SILENT CHILD is a dark, unsettling but wild ride. It is fast paced and thrilling, and keeps you guessing just which way the story will unfold. Who could you trust? Who told the truth? Who lied? Whose lives were just a mask hiding who they really were? It had me second guessing everyone! At one point I even suspected something was amiss with her best friend when Emma couldn't get her on the phone...and I began to suspect Josie. Amidst all the red herrings, twists and turns only two people I completely trusted not to be behind it - Emma and Rob. But even that could have been a red herring as I have read some books where nothing is as it seemed and the "victim" was actually NOT! But throughout the unfolding of Emma's (and Aiden's) story, while I questioned everyone, one person stood out...even if just a little. And I kept coming back to that constant niggle that something wasn't right... I wasn't sure, but I felt that it made sense that this person had something to do with Aiden's disappearance.
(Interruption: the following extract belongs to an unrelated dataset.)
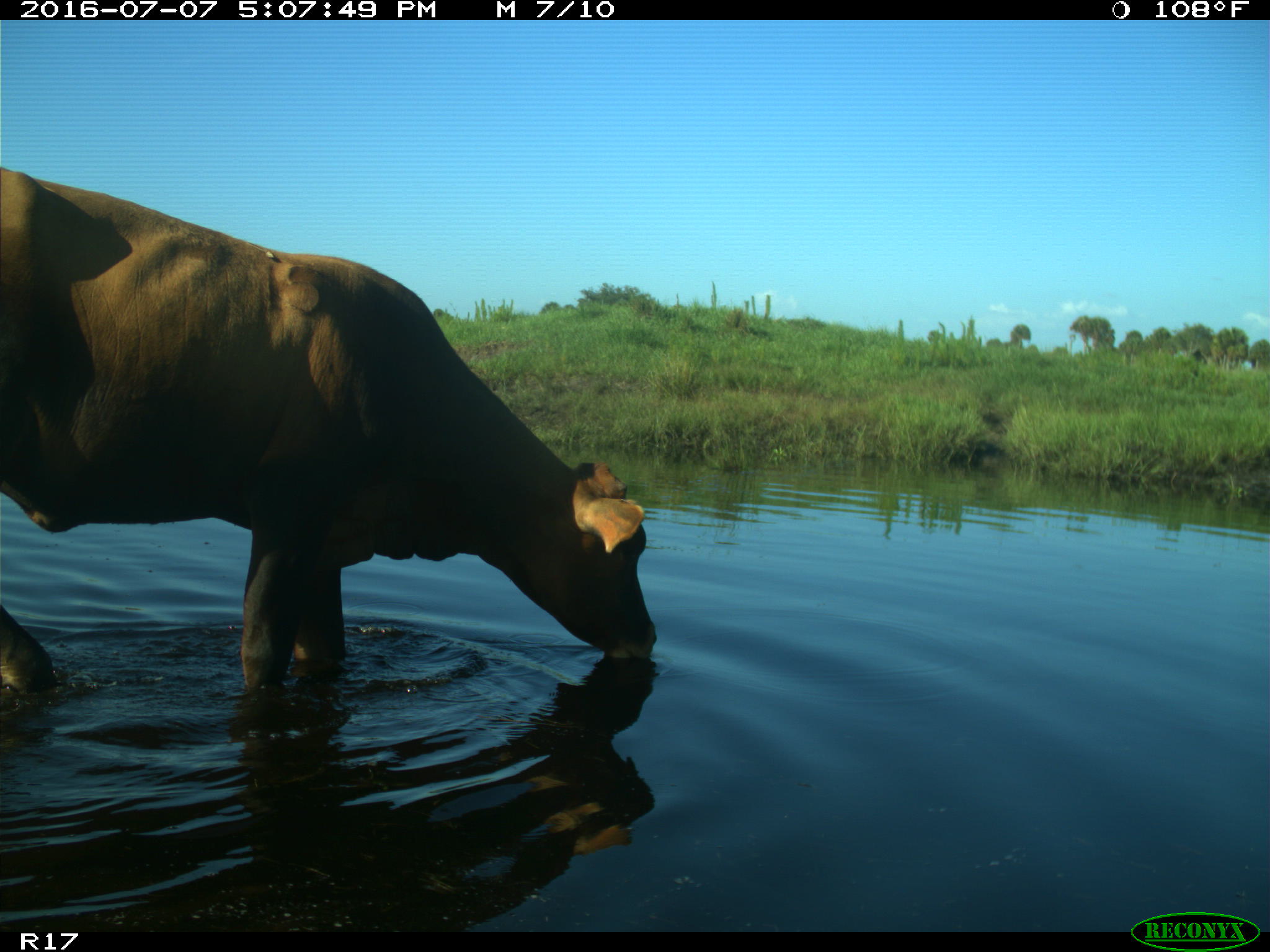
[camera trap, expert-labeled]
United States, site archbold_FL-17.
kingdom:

This book is written from Emma's perspective in the first person throughout, though one chapter near the end is from Aiden's, which was poignant. To finally hear his voice and to hear his story was agonising.

While I did figure out who it was, I don't feel this book was predictable at all. Maybe in some ways as psychological thrillers do tend to follow a kind of silent narrative but it still had enough mystery and suspense to surprise and shock the reader. I read ALOT of psychological thrillers and I mean ALOT. But mostly they are just another book I read and enjoy in that moment...but this one is one that stays with you and haunts you.

What impressed really impressed me was to discover SILENT CHILD was a self published novel. This hauntingly harrowing story bypassed the usual avenues of publishing and Sarah Denzil did it all herself. Well done. This was the first book I have read by this author and I doubt it will be my last.

A dark, disturbing yet brilliant psychological thriller. A must for fans of this genre!